ATIVIDADE 1: Resuma em duas frases o texto sobre o tédio na pandemia.
ATIVIDADE 2: No texto sobre o tédio na pandemia, quantas pessoas em lockdown na Itália participaram da pesquisa mencionada?
ATIVIDADE 3: Como fica em inglês a frase "Mas o tédio pode levar a alguns problemas bastante reais.", do texto sobre o tédio na pandemia?

SEÇÃO DE TEXTO:
+ + + + +
Em junho, os colegas que dividiam apartamento com Hsu se mudaram. E ele, que se considera uma pessoa extrovertida, se viu morando sozinho. Por si só, o tédio cresceu.
"Definitivamente, não me saio muito bem quando há muito tempo ocioso", avalia.
Hsu é um dos muitos entediados pela pandemia. É difícil dizer quantas pessoas ao redor do mundo estão sofrendo de tédio, mas uma pesquisa com 3,5 mil pessoas em lockdown na Itália mostrou que o tédio era um dos efeitos psicológicos negativos mais comumente reportados na quarentena.
No início, quando a pandemia era recente, o lockdown era uma novidade e as ações do Zoom na bolsa ainda eram negociadas a menos de US$ 200 por quota, havia muitas atividades para experimentar.
Mas isso foi há um ano — e, conforme a pandemia se arrasta, o tédio vai tomando conta.
À primeira vista, o tédio pode parecer um problema trivial. Comparado ao contágio galopante, o desemprego e as mortes, reclamar de algumas horas não preenchidas pode parecer um pouco egocêntrico. Mas o tédio pode levar a alguns problemas bastante reais.
Pesquisadores da Universidade de Waterloo, no Canadá, e da Universidade Duke, nos EUA, descobriram que pessoas propensas ao tédio têm mais chance de desrespeitar as regras de distanciamento social e realizar reuniões sociais.
Da mesma forma, um artigo adverte que, como as medidas para contenção da covid-19 causam tédio, esse tédio pode tornar cada vez mais difícil para as pessoas seguirem os protocolos adequados.
+ + + + +
DADOS ARMAZENADOS:
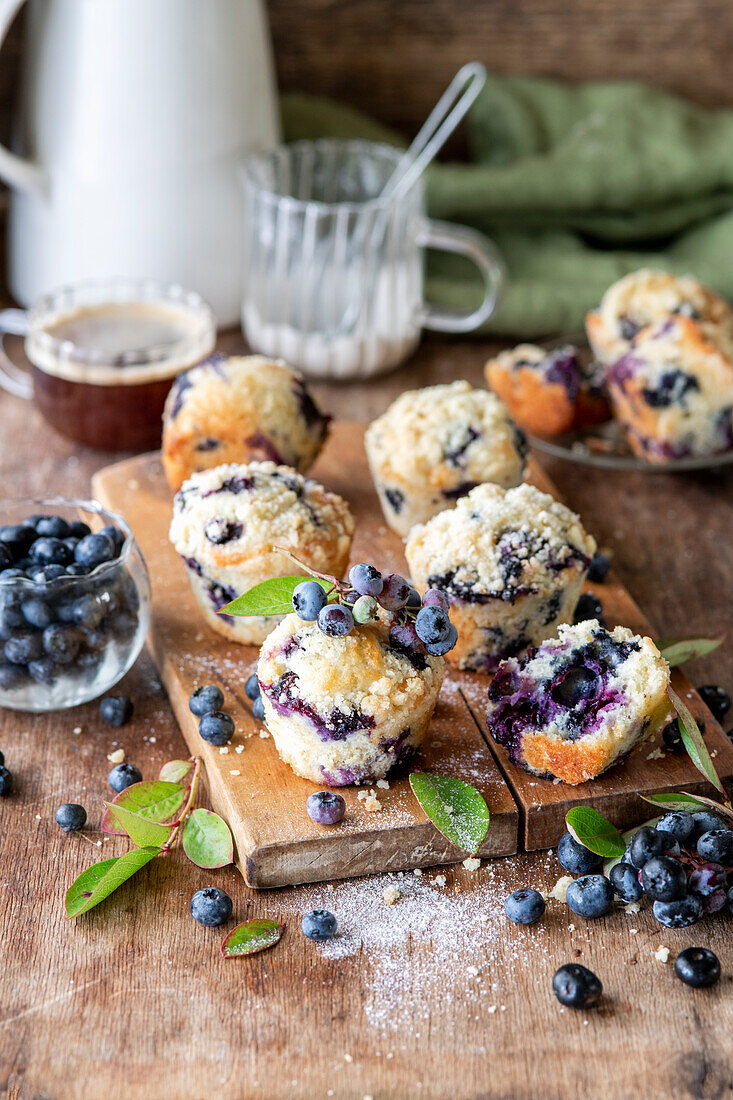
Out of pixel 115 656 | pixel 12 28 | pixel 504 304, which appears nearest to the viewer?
pixel 115 656

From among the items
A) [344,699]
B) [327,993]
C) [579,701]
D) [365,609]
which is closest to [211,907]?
[327,993]

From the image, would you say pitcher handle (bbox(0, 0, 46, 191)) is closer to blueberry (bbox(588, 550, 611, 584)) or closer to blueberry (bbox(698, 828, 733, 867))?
blueberry (bbox(588, 550, 611, 584))

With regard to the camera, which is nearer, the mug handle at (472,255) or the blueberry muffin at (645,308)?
the blueberry muffin at (645,308)

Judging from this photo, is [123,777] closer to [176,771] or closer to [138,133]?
[176,771]

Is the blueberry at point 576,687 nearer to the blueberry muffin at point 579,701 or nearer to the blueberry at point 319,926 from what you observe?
the blueberry muffin at point 579,701

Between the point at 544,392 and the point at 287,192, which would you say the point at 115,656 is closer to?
the point at 544,392

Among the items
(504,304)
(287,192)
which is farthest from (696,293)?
(287,192)

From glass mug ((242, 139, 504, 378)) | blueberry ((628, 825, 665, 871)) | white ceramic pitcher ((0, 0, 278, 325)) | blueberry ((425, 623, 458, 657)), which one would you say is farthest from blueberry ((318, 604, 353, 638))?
A: white ceramic pitcher ((0, 0, 278, 325))

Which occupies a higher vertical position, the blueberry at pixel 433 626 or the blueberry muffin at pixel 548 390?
the blueberry at pixel 433 626

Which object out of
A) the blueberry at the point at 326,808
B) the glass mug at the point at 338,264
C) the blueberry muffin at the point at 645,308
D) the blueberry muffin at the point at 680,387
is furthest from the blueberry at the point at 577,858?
the glass mug at the point at 338,264
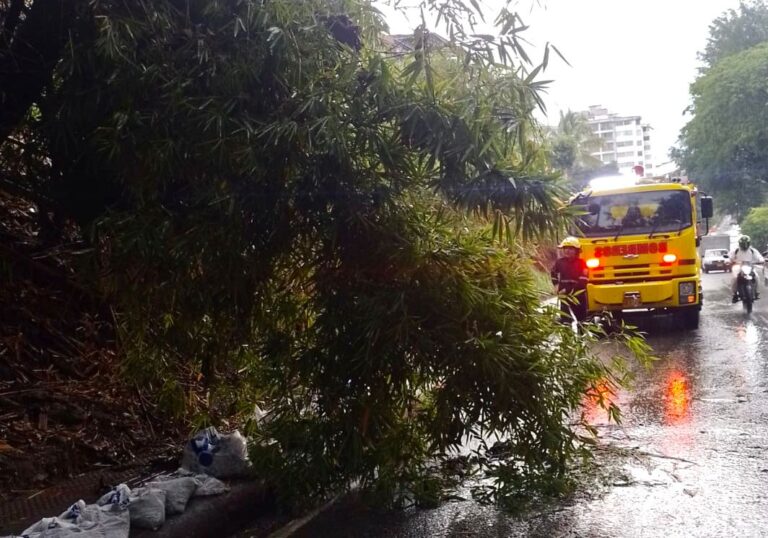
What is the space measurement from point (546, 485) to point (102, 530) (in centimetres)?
260

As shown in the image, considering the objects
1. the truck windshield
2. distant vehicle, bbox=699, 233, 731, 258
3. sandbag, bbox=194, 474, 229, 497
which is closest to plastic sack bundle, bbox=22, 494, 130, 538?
sandbag, bbox=194, 474, 229, 497

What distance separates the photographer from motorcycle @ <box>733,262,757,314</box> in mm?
14648

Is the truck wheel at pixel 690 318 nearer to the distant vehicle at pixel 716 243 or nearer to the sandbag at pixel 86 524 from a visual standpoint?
the sandbag at pixel 86 524

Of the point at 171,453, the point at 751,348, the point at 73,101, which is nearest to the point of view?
the point at 73,101

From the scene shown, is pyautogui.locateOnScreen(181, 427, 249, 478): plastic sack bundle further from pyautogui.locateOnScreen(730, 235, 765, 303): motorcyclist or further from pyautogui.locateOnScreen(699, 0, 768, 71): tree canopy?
pyautogui.locateOnScreen(699, 0, 768, 71): tree canopy

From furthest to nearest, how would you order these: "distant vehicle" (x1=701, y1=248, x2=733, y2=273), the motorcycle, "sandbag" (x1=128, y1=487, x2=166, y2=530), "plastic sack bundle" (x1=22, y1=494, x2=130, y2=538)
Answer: "distant vehicle" (x1=701, y1=248, x2=733, y2=273) < the motorcycle < "sandbag" (x1=128, y1=487, x2=166, y2=530) < "plastic sack bundle" (x1=22, y1=494, x2=130, y2=538)

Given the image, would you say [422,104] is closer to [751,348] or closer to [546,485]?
[546,485]

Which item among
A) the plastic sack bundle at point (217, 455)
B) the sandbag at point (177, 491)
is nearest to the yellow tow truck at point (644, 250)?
the plastic sack bundle at point (217, 455)

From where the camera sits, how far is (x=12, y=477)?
5820 millimetres

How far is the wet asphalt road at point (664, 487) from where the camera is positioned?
15.0ft

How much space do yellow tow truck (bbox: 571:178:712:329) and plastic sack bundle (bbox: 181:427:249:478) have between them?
7726 mm

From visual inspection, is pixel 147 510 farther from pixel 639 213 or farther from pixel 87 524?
pixel 639 213

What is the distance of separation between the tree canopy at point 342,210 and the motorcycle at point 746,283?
10.8 metres

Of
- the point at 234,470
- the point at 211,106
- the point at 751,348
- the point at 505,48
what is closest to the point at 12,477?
the point at 234,470
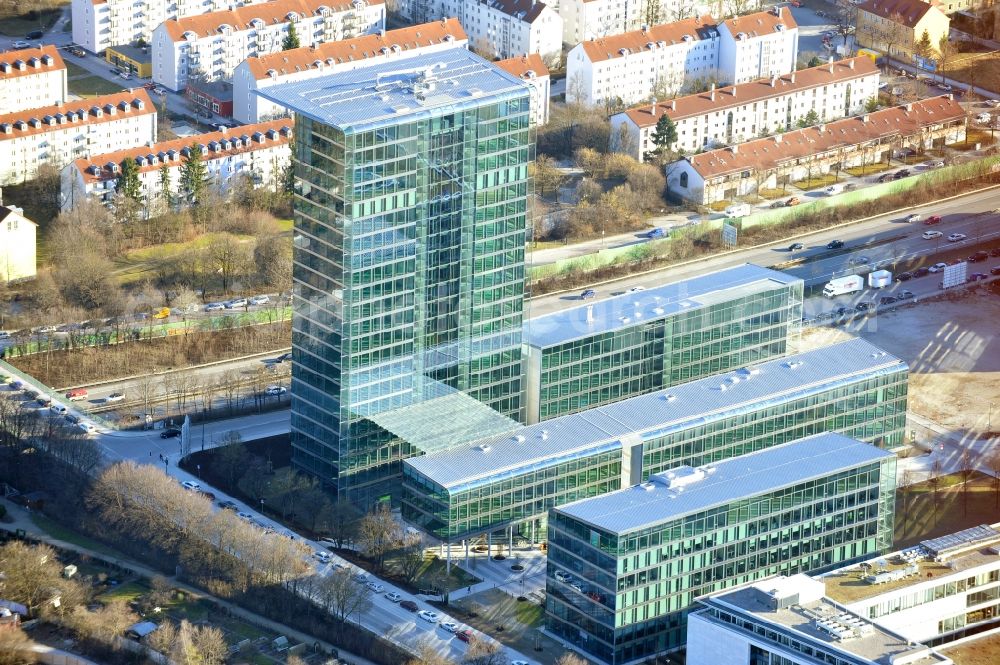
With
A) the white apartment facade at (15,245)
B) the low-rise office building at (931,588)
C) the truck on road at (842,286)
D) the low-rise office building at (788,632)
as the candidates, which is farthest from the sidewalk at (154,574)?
the truck on road at (842,286)

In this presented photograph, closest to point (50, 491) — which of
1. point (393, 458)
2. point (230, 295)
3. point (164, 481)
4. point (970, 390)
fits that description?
point (164, 481)

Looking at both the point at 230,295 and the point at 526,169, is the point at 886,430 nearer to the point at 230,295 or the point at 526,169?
the point at 526,169

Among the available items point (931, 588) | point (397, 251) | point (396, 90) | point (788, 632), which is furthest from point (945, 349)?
point (788, 632)

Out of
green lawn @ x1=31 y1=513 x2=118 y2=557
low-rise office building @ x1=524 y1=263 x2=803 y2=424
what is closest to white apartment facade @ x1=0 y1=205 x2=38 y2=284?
green lawn @ x1=31 y1=513 x2=118 y2=557

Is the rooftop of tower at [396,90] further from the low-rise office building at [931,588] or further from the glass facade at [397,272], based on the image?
the low-rise office building at [931,588]

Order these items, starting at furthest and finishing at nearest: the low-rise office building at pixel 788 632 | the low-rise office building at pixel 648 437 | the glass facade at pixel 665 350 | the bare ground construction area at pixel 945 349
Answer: the bare ground construction area at pixel 945 349
the glass facade at pixel 665 350
the low-rise office building at pixel 648 437
the low-rise office building at pixel 788 632

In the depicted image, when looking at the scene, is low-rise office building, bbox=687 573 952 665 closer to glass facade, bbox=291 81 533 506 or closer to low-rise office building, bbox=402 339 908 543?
low-rise office building, bbox=402 339 908 543
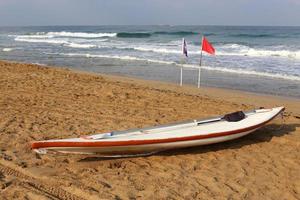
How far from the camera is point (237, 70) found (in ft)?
59.6

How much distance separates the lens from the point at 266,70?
60.4ft

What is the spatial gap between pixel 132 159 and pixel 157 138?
47 centimetres

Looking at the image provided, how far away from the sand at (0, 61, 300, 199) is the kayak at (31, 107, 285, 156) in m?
0.18

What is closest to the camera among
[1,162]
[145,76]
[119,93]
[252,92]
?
[1,162]

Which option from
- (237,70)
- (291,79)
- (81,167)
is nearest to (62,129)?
(81,167)

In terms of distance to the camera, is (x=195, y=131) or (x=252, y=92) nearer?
(x=195, y=131)

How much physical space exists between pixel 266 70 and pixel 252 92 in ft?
19.4

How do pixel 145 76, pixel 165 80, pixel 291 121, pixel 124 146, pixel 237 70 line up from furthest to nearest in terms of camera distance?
pixel 237 70, pixel 145 76, pixel 165 80, pixel 291 121, pixel 124 146

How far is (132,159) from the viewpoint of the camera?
5949 mm

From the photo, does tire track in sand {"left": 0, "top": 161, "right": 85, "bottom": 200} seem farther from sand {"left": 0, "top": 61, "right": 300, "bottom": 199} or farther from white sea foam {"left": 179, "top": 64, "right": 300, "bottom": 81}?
white sea foam {"left": 179, "top": 64, "right": 300, "bottom": 81}

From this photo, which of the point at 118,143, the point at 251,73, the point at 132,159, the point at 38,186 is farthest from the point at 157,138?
the point at 251,73

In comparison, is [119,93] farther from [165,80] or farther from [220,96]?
[165,80]

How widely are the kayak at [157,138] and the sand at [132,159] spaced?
0.18m

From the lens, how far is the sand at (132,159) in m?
4.85
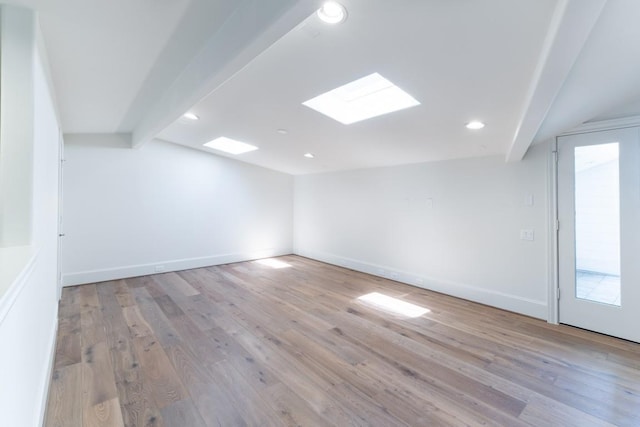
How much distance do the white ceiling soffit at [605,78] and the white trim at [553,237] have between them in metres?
0.28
+ + + + +
ÁREA DE RESPOSTA 1: Uma pesquisa com 3,5 mil pessoas em lockdown na Itália mostrou que o tédio foi um dos efeitos psicológicos negativos mais relatados na quarentena, e ele vai tomando conta conforme a pandemia se arrasta. Embora pareça trivial, o tédio pode levar a problemas reais: pesquisadores descobriram que pessoas propensas a ele têm mais chance de desrespeitar o distanciamento social, e um artigo adverte que ele pode dificultar o cumprimento dos protocolos.

ÁREA DE RESPOSTA 2: 3,5 mil pessoas.

ÁREA DE RESPOSTA 3: But boredom can lead to some quite real problems.